Fixed EncodingΒΆ

Each MapD datatype takes up a certain amount of space in memory and on disk. The default sizes of datatypes are listed in the following table.

Datatype Size (bytes)
TEXT ENCODED DICT 4
TEXT ENCODED NONE Variable (size of the string + 6 bytes)
TIMESTAMP 8
TIME 8
DATE 8
FLOAT 4
DOUBLE 8
INTEGER 4
SMALLINT 2
BIGINT 8
BOOLEAN 1
DECIMAL/NUMERIC 8

For certain datatypes, you can use a more compact representation of these values. The options for these datatypes are listed in the following table.

Encoding Size (bytes) Notes
TIMESTAMP ENCODING FIXED(32) 4 Range: 1901-12-13 20:45:53 - 2038-01-19 03:14:07
TIME ENCODING FIXED(32) 4 Range: 00:00:00 - 23:59:59
DATE ENCODING FIXED(32) 4 Range: 1901-12-13 - 2038-01-19
TEXT ENCODED DICT(16) 2 Max cardinality 64K
TEXT ENCODED DICT(8) 1 Max cardinality 255
INTEGER ENCODING FIXED(16) 2 Same as SMALLINT
INTEGER ENCODING FIXED(8) 1 Max range -127 to 127
SMALLINT ENCODING FIXED(8) 1 Max range -127 to 127
BIGINT ENCODING FIXED(32) 4 Same as INTEGER
BIGINT ENCODING FIXED(16) 2 Same as SMALLINT
BIGINT ENCODING FIXED(8) 1 Max range -127 to 127

To be able to effectively use these fixed length fields, the range or cardinality of the data must fit into the constraints as described.

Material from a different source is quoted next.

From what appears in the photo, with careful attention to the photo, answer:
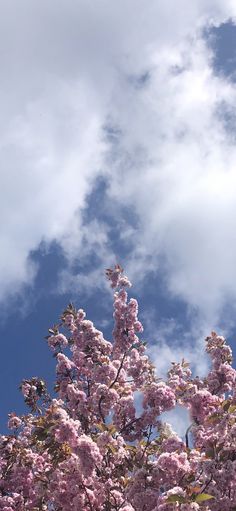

The best use for these encodings is on low cardinality TEXT fields where you can achieve large savings, and on TIMESTAMP fields where the timestamps range between 1901-12-13 20:45:53 and 2038-01-19 03:14:07.

All options are shown, but many of the INTEGER options overlap.

If a text encoded field does not match the defined cardinality, MapD substitutes a NULL value records the change as a log entry.

Once your schema is well understood, you can achieve significant savings through careful application of these fixed encoding types.